* Document segment *
DECATUR, Ill. — Putting him at odds with Mayor Brandon Johnson’s school board, Gov. J.B. Pritzker on Thursday expressed his support for extending a moratorium on closing any public schools in Chicago by two years to coincide with a fully elected school board that’s set to be in place in early 2027.
The moratorium extension is included in a bill filed by state Rep. Margaret Croke that was initially aimed primarily at protecting selective enrollment schools, which school choice advocates feel are threatened after Johnson’s school board late last year announced its intent to focus on neighborhood schools in a forthcoming five-year plan. The legislation also would prohibit any admission changes for selective enrollment schools until 2027.
Croke subsequently filed an amendment that would apply the moratorium to all Chicago Public Schools.
School board Vice President Elizabeth Todd-Breland this week voiced opposition to Croke’s initial legislation and said the board remains fully committed to funding selective enrollment schools.
“This bill in fact is a proposed remedy to a problem that actually does not exist,” Todd-Breland said at Wednesday’s board meeting.
“In restricting the board’s ability to make decisions about admissions and enrollment the bill as written negatively impacts CPS students across the entire district. Without the ability to reexamine selective admissions and attendance policies, selective schools may become more and more racially and economically segregated and create barriers to access for the majority of CPS students,” Todd-Breland said.

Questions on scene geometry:
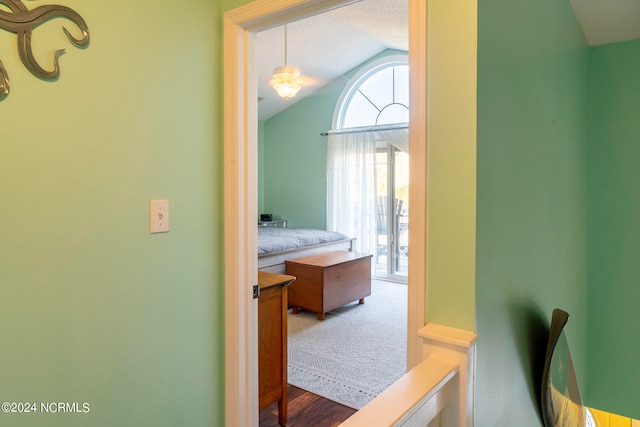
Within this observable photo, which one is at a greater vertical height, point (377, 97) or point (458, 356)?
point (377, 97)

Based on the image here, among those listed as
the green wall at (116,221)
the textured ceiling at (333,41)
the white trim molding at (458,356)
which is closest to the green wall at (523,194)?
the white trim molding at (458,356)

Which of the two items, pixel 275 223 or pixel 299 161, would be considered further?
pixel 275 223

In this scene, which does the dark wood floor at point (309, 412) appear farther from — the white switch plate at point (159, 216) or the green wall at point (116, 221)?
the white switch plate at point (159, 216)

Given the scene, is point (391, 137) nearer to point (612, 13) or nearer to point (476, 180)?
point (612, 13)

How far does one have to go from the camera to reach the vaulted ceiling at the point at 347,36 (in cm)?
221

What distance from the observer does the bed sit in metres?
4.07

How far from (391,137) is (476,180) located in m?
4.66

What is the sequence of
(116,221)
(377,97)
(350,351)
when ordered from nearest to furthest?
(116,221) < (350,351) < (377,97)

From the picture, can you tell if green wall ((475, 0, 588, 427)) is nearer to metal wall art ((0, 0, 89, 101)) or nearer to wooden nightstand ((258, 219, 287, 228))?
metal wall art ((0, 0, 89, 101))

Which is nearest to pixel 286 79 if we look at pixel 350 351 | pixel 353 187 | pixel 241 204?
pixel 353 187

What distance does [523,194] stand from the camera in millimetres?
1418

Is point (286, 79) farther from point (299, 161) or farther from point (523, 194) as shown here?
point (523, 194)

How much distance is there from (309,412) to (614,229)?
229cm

* What to do *
A. Copy out the entries word for word, starting at the line that contains "What distance does" and ending with the last line of the entries.
B. Continue the report on the Chicago school-closing moratorium from the point where it stops.

* Responses *
A.
What distance does [523,194] stand from the camera in millimetres?
1418

Is point (286, 79) farther from point (299, 161) or farther from point (523, 194) as shown here?
point (523, 194)

How much distance is there from (309,412) to (614,229)?
229cm

B.
A moratorium on closing Chicago Public Schools building is set to expire in January 2025 under the 2021 state law creating an elected school board. But after extensive haggling on how to implement an elected board, Pritkzer last month signed a measure that creates a board composed of 10 elected members and 11 others, including the board president, appointed by Johnson beginning in January 2025. A fully elected 21-member board won’t be in place until January 2027.
Given that, Pritzker said extending the moratorium is the right call “so that decisions can be made by people who are representative of the people of Chicago.”
“I think it makes sense as we wait for the elections for the elected school board in Chicago, and then the elected school board will be able to make the decisions about what the future of those (selective enrollment) schools is,” Pritzker said during an unrelated event in Decatur. “But I think making sure that we don’t make major changes between now and then with the appointed board when the intention is to have (a fully) elected board makes perfect sense and I think Representative Croke has made the right decision to include all public schools, including the selective enrollment ones.”
School closings have been a flashpoint in Chicago ever since dozens of buildings were shut down under Mayor Rahm Emanuel’s administration in the early 2010s.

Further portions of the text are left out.